= Problem requirements =
Resume the documentation on thin plate spline smoothing of scattered values, picking up right after its last line.

*** Selected passage ***

Thin plate smoothing of scattered values in multi-D
approximately interpolate [x,y] at xi
The chosen thin plate spline minimizes the sum of squared deviations from the given points plus a penalty term proportional to the curvature of the spline function
x should be n by d in size, where n is the number of points and d the number of dimensions; y and w should be n by 1; xi should be k by d; the points in x should be distinct
maximum smoothing: flat surface
no smoothing: interpolation
an intermediate amount of smoothing is chosen (such that the smoothing term and the interpolation term are of the same magnitude)
If xi is not specified, returns a vector coefs of the n + d + 1 fitted thin plate spline coefficients.
Given coefs, the value of the thin-plate spline at any xi can be determined with tps_val
Note: Computes the pseudoinverse of an n by n matrix, so not recommended for very large n
Example usages:
x = ([1:10 10.5 11.3])'; y = sin(x); xi = (0:0.1:12)'; yi = tpaps(x, y, 0.5, xi); plot(x, y, xi, yi)

*** Listed entries ***

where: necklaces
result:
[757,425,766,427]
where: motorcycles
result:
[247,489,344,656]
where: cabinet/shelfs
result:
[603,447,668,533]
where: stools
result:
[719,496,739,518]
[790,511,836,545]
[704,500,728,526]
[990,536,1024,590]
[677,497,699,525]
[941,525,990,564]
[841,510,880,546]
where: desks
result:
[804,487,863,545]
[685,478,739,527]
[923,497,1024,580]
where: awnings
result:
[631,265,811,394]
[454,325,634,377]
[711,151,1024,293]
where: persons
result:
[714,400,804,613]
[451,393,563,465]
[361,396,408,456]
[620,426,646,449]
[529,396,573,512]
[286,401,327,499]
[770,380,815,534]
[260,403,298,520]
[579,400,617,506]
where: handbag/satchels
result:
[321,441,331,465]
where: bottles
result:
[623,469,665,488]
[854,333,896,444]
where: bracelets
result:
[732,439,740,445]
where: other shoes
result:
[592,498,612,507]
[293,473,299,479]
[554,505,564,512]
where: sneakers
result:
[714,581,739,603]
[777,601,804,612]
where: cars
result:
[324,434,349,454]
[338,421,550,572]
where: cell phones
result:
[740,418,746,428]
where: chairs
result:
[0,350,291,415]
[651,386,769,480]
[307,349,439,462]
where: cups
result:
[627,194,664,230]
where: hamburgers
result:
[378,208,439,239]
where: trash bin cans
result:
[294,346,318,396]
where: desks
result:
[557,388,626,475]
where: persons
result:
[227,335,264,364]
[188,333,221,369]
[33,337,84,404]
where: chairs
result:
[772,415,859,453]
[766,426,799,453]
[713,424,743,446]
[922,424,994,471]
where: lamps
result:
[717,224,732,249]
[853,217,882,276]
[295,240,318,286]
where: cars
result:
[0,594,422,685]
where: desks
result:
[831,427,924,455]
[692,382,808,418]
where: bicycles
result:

***

= Answer for the task =
x = rand(100, 2)*2 - 1; y = x(:, 1) .^ 2 + x(:, 2) .^ 2; scatter(x(:, 1), x(:, 2), 10, y, "filled") [x1 y1] = meshgrid((-1:0.2:1)', (-1:0.2:1)'); xi = [x1(:) y1(:)]; yi = tpaps(x, y, 1, xi); contourf(x1, y1, reshape(yi, 11, 11))
Reference: David Eberly (2011), Thin-Plate Splines, www.geometrictools.com/Documentation/ThinPlateSplines.pdf Bouhamidi, A. (2005) Weighted thin plate splines, Analysis and Applications, 3: 297-324
See also: csaps, tps_val, tps_val_der.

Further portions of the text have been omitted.